The knowledgespaces.estimation module estimates BLIM parameters from observed response data using the Expectation-Maximization algorithm.

What it estimates

Given a knowledge structure and a matrix of student responses, the EM algorithm estimates:

  • \(\beta_q\) (slip per item): \(P(\text{incorrect} \mid q \text{ mastered})\)

  • \(\eta_q\) (guess per item): \(P(\text{correct} \mid q \text{ not mastered})\)

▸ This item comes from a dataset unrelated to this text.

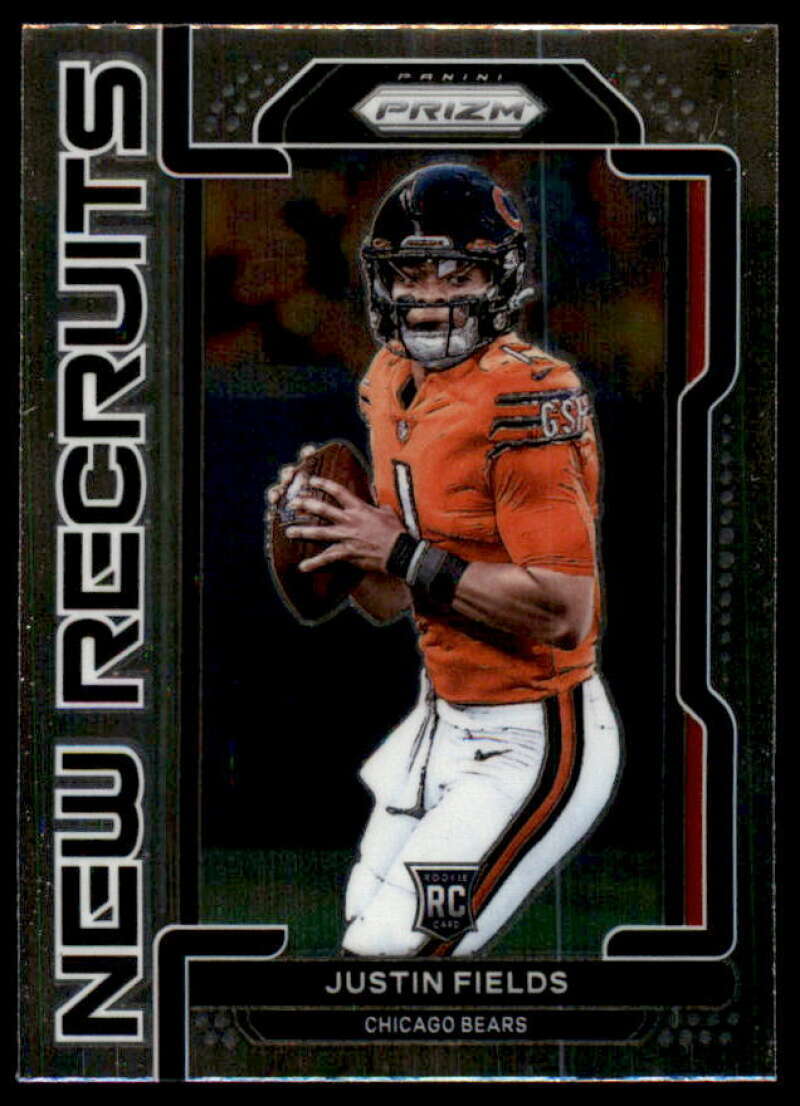 Justin Fields Rookie Card 2021 Panini Prizm New Recruits #4  Image 1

  • \(\pi_K\) (state prior): \(P(\text{student is in state } K)\)

High-level API

import knowledgespaces as ks

structure = ks.space_from_prerequisites(
    ["add", "sub", "mul"],
    [("add", "sub"), ("sub", "mul")],
)

result = ks.fit_blim(
    structure,
    items=["add", "sub", "mul"],
    responses=[[1,1,1], [1,1,0], [1,0,0], [0,0,0]],
    counts=[45, 30, 20, 5],  # optional: pattern frequencies
)

print(result["converged"])      # True
print(result["n_iterations"])   # number of EM iterations
print(result["beta"])           # slip per item (dict)
print(result["eta"])          # guess per item (dict)
print(result["log_likelihood"]) # final log-likelihood

Low-level API

For full control:

from knowledgespaces.estimation import estimate_blim, ResponseMatrix
import numpy as np

data = ResponseMatrix(
    items=["add", "sub", "mul"],
    patterns=np.array([[1,1,1], [1,1,0], [1,0,0], [0,0,0]]),
    counts=np.array([45, 30, 20, 5]),
)

result = estimate_blim(
    structure, data,
    max_iter=500,
    tol=1e-6,
    beta_init=np.array([0.05, 0.1, 0.15]),  # per-item initialization
    eta_init=0.1,                          # or global scalar
)

print(result.beta_for("add"))
print(result.eta_for("mul"))
print(result.pi)  # state prior distribution

How it works

The EM algorithm alternates:

  1. E-step: For each response pattern, compute the posterior probability of each knowledge state.

  2. M-step: Re-estimate \(\beta_q\), \(\eta_q\), and \(\pi_K\) from the weighted sufficient statistics.

The log-likelihood is guaranteed to increase at each iteration. Convergence is declared when the change in log-likelihood falls below tol.